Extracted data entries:
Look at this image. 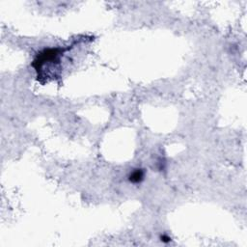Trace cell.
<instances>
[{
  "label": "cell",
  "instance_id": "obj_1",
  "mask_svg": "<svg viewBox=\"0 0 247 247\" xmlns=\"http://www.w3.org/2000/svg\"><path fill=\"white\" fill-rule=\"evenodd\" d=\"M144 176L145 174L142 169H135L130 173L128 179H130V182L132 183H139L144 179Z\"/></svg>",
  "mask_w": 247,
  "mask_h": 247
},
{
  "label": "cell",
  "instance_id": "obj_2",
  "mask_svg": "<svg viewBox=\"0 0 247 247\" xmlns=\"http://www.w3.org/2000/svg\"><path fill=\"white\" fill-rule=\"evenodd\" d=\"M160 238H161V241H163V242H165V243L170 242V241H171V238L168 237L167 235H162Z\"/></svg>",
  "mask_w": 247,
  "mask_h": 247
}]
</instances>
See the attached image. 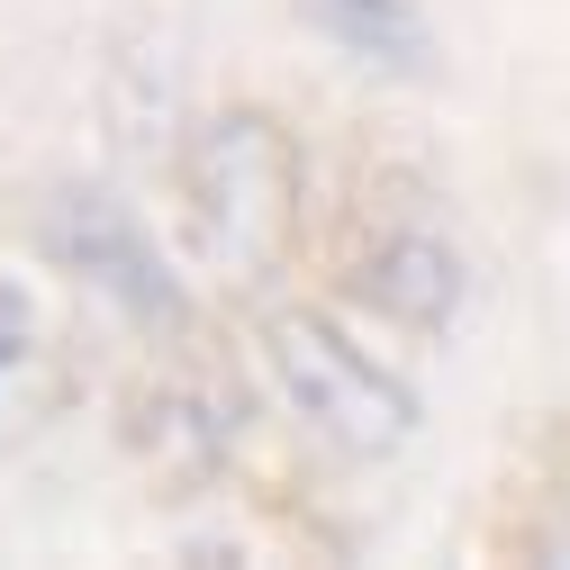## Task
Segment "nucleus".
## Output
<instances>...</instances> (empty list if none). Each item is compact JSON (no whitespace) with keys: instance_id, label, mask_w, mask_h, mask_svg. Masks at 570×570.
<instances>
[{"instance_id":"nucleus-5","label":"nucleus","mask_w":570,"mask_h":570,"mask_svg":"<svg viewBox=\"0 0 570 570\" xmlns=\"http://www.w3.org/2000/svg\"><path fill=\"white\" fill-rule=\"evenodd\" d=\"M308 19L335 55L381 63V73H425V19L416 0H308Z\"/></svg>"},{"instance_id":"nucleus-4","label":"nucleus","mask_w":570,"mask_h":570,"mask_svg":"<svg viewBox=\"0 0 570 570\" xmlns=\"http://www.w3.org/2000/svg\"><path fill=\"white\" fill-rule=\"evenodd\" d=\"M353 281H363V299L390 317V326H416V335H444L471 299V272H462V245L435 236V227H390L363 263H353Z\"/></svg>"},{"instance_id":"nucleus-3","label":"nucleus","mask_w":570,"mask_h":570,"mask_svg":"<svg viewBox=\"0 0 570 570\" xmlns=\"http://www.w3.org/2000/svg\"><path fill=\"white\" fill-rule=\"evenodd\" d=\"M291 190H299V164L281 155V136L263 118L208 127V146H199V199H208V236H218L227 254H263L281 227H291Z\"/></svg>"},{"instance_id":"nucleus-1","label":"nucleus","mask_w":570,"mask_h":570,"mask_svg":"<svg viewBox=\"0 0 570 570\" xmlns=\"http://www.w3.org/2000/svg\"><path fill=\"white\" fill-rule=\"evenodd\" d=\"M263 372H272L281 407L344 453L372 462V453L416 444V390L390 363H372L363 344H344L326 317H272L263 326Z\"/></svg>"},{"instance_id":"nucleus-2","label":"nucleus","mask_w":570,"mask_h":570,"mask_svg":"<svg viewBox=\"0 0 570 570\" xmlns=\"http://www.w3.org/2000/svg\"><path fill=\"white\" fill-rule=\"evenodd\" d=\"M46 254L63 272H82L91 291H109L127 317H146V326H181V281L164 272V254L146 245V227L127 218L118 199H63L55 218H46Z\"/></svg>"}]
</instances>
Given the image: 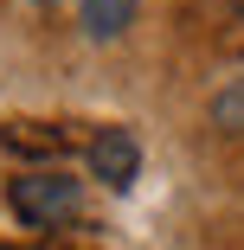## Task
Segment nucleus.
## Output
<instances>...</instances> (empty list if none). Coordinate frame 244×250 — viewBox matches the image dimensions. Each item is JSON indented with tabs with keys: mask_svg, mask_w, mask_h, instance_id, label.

▸ Given task
Extract each line of the records above that contains the string "with", treating uppercase and lowercase letters as different.

▸ Task solution
<instances>...</instances> (empty list if none). Each item is compact JSON (no whitespace) with keys: instance_id, label, mask_w, mask_h, mask_svg. Masks at 570×570.
<instances>...</instances> (empty list if none). Coordinate frame 244×250 — viewBox matches the image dimensions. Each item is JSON indented with tabs with keys: mask_svg, mask_w, mask_h, instance_id, label.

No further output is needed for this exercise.